## Set exercise
Carry on the appeals court opinion about Larry S. Brown's drug convictions, beginning right after its final sentence.

begin Text provided

Opinion
No. 24353-2-III.
August 9, 2007.
Appeal from a judgment of the Superior Court for Douglas County, No. 05-1-00008-6, John Hotchkiss, J., entered June 27, 2005.
Affirmed by unpublished opinion per Schultheis, A.C.J., concurred in by Kulik, J., and Kato, J. Pro Tem.
Larry S. Brown appeals his convictions on one count each of unlawful possession of ephedrine/pseudoephedrine or anhydrous ammonia with intent to manufacture methamphetamine and unlawful possession of methamphetamine. He contends, for the first time on appeal, that the admission of evidence from the search of a black Oldsmobile was unlawful as its search was not authorized by a warrant for the search of a maroon Oldsmobile. We conclude that even if the car searched were incorrectly identified in the warrant — which we cannot determine from this record — Mr. Brown cannot meet his burden to show the officers could not correctly identify the premises to be searched. We therefore affirm.
On January 11, 2005, officers obtained and executed a warrant to search Larry Brown, the motor home he resided in parked outside of a residence located at 2950 Sunset Highway in East Wenatchee, and a "[m]aroon Oldsmobile car" also located at that residence that was "used and controlled by Larry Scott Brown." Clerk's Papers (CP) at 5.

end Text provided
begin Information supplied

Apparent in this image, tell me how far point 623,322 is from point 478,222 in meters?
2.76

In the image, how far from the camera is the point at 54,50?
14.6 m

end Information supplied

## Reply
The search warrant affidavit was based on information provided by Alfred Sperle. Mr. Sperle was a police informant with a contract to exchange information in order to obtain a lesser charge and sentence arising from his own methamphetamine arrest. With one day left to perform his contract, Mr. Sperle reported that while on the Sunset Highway property with Mr. Brown, he saw a 40-pound sack of ammonium nitrate and several feet of tubing in the trunk of a "maroon" Oldsmobile when Mr. Brown had retrieved tools from the car. CP at 3. In the motor home, Mr. Sperle reportedly saw a gallon container of Coleman fuel, a pint container of acetone, a quart-sized jar with a bi-layer solution, about 150 coffee filters, and a plastic bottle with tubing attached to the cap. The items described are used in the manufacture of methamphetamine.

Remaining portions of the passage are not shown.